That Rain We Needed by Sam Barbee
That Rain We Needed by Sam Barbee
ISBN 978-1-941209-40-0
9 x 6 softcover, 106 pages
Praise for That Rain We Needed
That Rain We Needed is one man’s search for his place of true belonging in an imperfect world. Sometimes comical, other times poignant, always willing to be vulnerable—here Sam Barbee unfolds his map for negotiating family and its complicated relationships. Little escapes his keen eye. “Snagged in the belly of combed clouds / I release all I am into wind,” he says—he who bravely bares his soul to us all.
— Susan Laughter Meyers, author of My Dear, Dear Stagger Grass
A celebratory set of narratives in its exploration of family and love, Sam Barbee's That Rain We Needed is a many-sided harmony of living words—and worlds—toward an appreciation and joy of the creative life, especially, poetry.
— Shelby Stephenson, North Carolina Poet Laureate and author of Elegies for Small Game
As much as any recent poetry collection I have read, That Rain We Needed speaks for the middle-aged American population as the Baby Boomers stumble toward that dark night, 10,000 a day turning 65 years of age; and these poems straddle the great divide of three generations. Watching the parents die, the children leave home, the marriage molder, and all the while Sam Barbee is a joyful and pragmatic reporter, honoring each overgrown flower bed, or passing ecstatic solstice, making the reader feel as if you had seen these road markers for the first time. This book is filled with observations of earthly delights, a lush garden of plush sentences and hard-won memories. It has taken the poet his whole life to write this book, and thankfully, it shows on every page.

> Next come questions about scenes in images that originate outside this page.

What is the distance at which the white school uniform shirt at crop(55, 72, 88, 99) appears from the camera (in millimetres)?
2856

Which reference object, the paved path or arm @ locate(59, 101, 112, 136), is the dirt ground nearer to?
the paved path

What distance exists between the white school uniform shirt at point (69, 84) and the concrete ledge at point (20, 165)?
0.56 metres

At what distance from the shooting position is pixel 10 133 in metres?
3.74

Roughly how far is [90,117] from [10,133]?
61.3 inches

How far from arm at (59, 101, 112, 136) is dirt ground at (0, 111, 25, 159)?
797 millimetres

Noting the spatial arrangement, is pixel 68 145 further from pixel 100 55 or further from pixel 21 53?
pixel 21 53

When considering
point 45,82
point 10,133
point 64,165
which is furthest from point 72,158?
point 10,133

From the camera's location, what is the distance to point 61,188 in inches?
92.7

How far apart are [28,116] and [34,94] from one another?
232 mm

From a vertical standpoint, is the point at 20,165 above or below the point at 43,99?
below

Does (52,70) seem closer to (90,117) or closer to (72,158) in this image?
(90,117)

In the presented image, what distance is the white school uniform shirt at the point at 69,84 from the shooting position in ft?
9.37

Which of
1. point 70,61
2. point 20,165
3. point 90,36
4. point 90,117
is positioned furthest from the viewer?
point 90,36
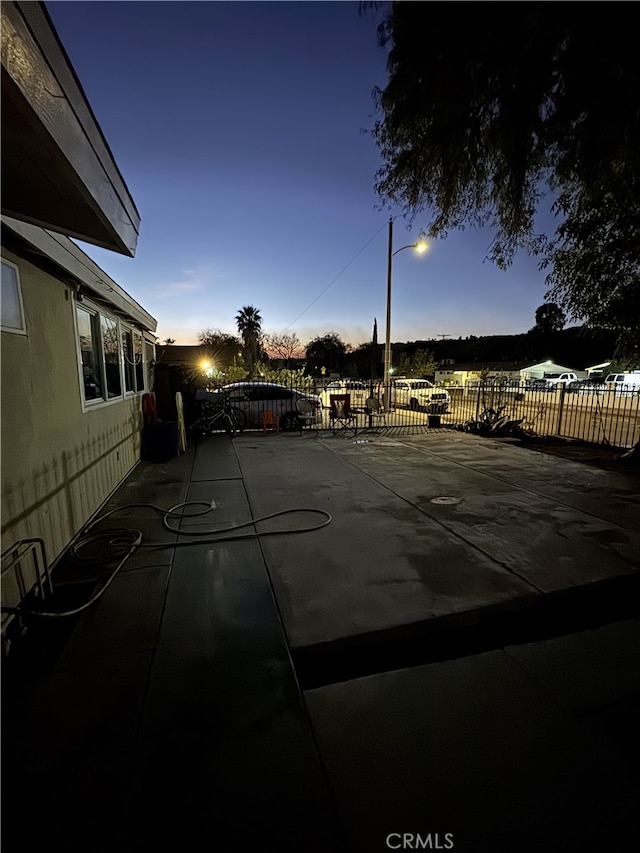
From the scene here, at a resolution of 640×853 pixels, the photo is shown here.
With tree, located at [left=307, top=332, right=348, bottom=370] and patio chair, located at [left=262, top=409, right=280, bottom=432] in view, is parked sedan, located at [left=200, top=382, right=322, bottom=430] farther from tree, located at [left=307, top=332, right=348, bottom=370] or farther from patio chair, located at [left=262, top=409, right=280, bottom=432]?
tree, located at [left=307, top=332, right=348, bottom=370]

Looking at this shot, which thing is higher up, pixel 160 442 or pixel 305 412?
pixel 305 412

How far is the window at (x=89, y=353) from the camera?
405 centimetres

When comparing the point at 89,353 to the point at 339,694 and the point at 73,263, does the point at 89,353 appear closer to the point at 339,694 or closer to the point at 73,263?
the point at 73,263

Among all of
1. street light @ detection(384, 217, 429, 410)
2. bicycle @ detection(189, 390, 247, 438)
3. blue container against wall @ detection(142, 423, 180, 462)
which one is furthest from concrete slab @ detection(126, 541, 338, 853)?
street light @ detection(384, 217, 429, 410)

— Keith Flynn, editor of The Asheville Poetry Review, and author of Colony Collapse Disorder
Sam Barbee delves deeply into the sacred and often volatile terrain of family in his new collection, That Rain We Needed. In one poignant poem after another, he renders the tangles, confusion, the harrowing intimacy and abiding love that tithes us to those we inexplicably cannot live without — “[releasing] all [he is] into wind / free-falling.” It is, indeed, from the soaring vantage of flight that these fine poems gaze in benediction upon the past.
— Joseph Bathanti, former North Carolina Poet Laureate and author of Concertina
About the Author
Sam Barbee grew up in Wilmington, North Carolina, and studied creative writing at UNC-Wilmington. His poems have appeared in numerous publications including The Best of the Asheville Poetry Review. Crucible, The Southern Poetry Anthology VII: North Carolina, Potato Eyes, Georgia Journal, St. Andrews Review, Main Street Rag, Iodine, and Pembroke Magazine. His first collection of poems, Changes of Venue, was published by Mount Olive Press in 1997. He has been a featured poet on North Carolina Public Radio Station WFDD, and he received the 59th Poet Laureate Award from the North Carolina Poetry Society for his poem “The Blood Watch.” Sam lives in Winston-Salem, North Carolina, with his wife Jan.